| Source extract |
***

# Freeway Again



## carolsclan (Jun 28, 2006)

I cant answer my own post this damm stupid thing keeps on telling me invalid session.

I wanted to say he is now coming to me If I call him ... I saw him in the garden this morning ..pitzi pitzi'd him and he can along meowing happily ... he came in through the cat flap .... and I put his food down and retreated a bit and sat on the floor ...... so it wont be long now ... as soon as my vet bill is up to date i can have him snipped  

Im battling to get a pic .. my dogs also want to see what im doing and then he runs off ....


----------



## Jeanie (Jun 18, 2003)

Carol, that's wonderful! I hope the pups allow you to get a picture soon! Sometimes I get that message too, and I hit "refresh." I hope that works for you!


----------



## kitkat (Sep 22, 2003)

***

| Data extract |
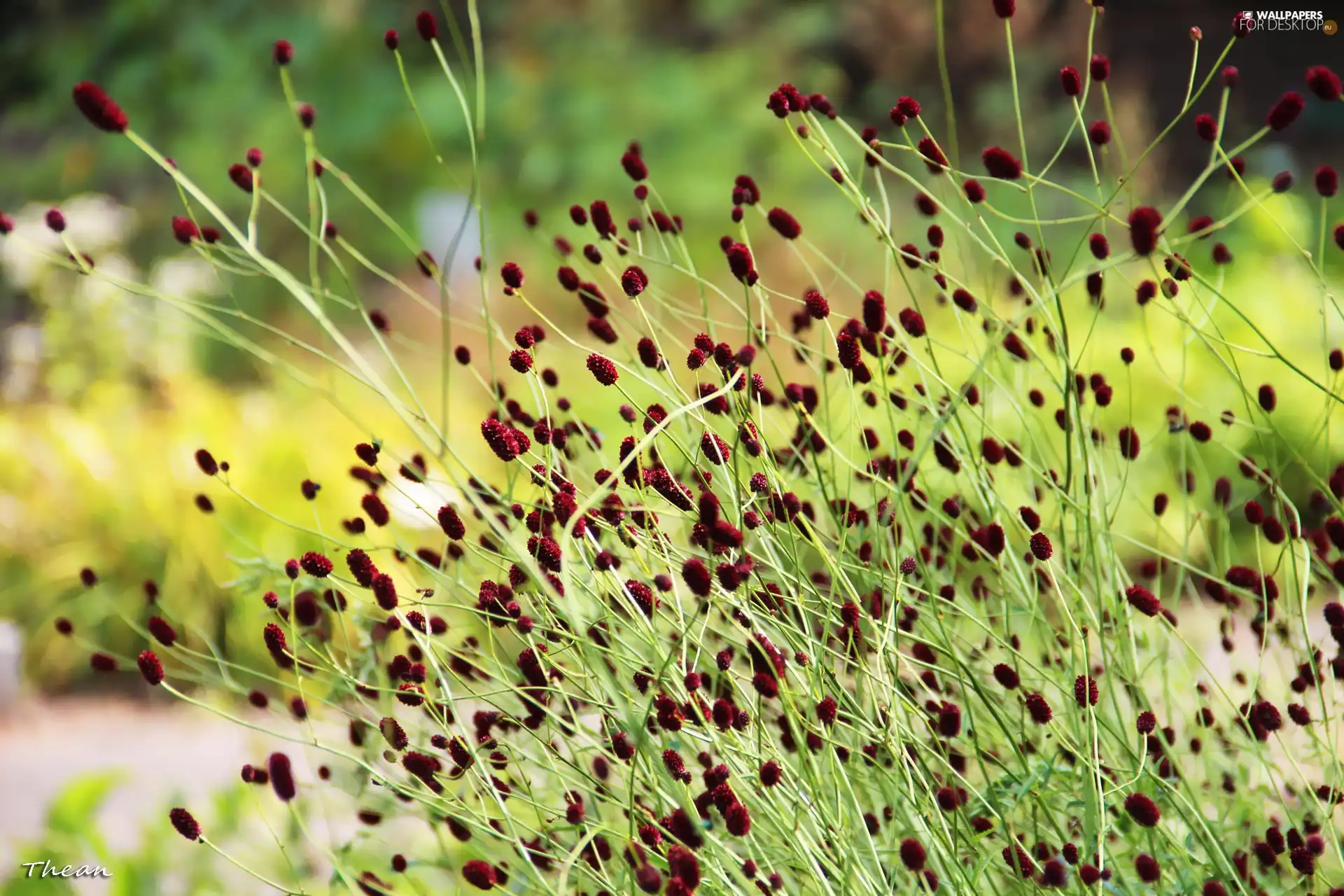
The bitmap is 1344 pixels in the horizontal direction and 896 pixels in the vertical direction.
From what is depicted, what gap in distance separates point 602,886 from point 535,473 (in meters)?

***

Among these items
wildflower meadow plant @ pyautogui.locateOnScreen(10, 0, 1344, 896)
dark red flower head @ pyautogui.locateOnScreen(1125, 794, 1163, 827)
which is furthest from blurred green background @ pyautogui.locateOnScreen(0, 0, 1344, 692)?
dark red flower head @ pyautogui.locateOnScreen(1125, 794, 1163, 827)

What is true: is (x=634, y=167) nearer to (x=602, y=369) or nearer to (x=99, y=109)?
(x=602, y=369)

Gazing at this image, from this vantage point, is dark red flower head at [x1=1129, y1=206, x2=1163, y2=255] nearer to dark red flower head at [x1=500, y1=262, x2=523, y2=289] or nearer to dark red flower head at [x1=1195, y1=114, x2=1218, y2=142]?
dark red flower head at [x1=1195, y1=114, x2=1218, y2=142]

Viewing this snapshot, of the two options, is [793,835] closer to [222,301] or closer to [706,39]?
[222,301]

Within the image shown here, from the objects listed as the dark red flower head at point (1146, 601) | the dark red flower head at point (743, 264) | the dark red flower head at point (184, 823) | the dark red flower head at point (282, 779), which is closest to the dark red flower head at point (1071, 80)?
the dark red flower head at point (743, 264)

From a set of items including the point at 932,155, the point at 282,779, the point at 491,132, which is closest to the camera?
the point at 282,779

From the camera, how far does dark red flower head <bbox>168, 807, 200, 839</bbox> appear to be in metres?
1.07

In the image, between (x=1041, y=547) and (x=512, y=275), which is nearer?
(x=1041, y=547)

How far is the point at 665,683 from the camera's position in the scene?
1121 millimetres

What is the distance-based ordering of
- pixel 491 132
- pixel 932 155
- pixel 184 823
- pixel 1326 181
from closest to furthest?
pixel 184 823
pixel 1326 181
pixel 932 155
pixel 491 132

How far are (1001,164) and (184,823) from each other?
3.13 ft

***

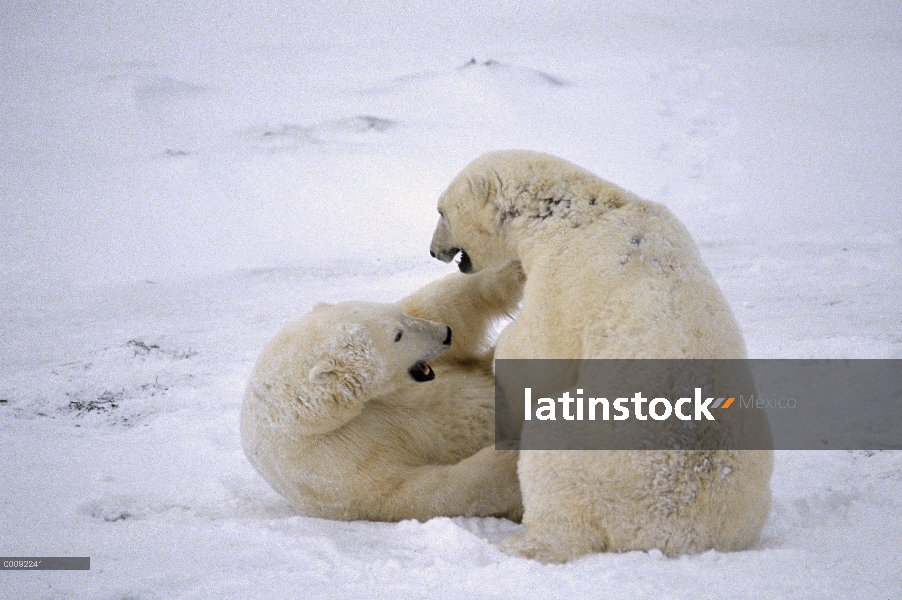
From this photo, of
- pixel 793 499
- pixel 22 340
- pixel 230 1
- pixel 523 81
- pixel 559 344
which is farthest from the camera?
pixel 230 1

***

| Task set |
(1) Summarize the forum thread in two sentences.
(2) In the listing, write out the lines from the one with "From the camera, how" up to and including the one with "1121 millimetres".
The listing has no connection to the forum thread.

| Worked solutions |
(1) Carol says an invalid session message stops her from answering her own post, and that the cat now comes when she calls, came in through the cat flap this morning, and will be snipped once her vet bill is up to date, though her dogs keep her from getting a picture. Jeanie calls the news wonderful, hopes the pups let her get a picture soon, and suggests hitting "refresh" when that message appears.

(2)
From the camera, how far does dark red flower head <bbox>168, 807, 200, 839</bbox> appear to be in metres?
1.07

In the image, between (x=1041, y=547) and (x=512, y=275), which is nearer?
(x=1041, y=547)

How far is the point at 665,683 from the camera's position in the scene?
1121 millimetres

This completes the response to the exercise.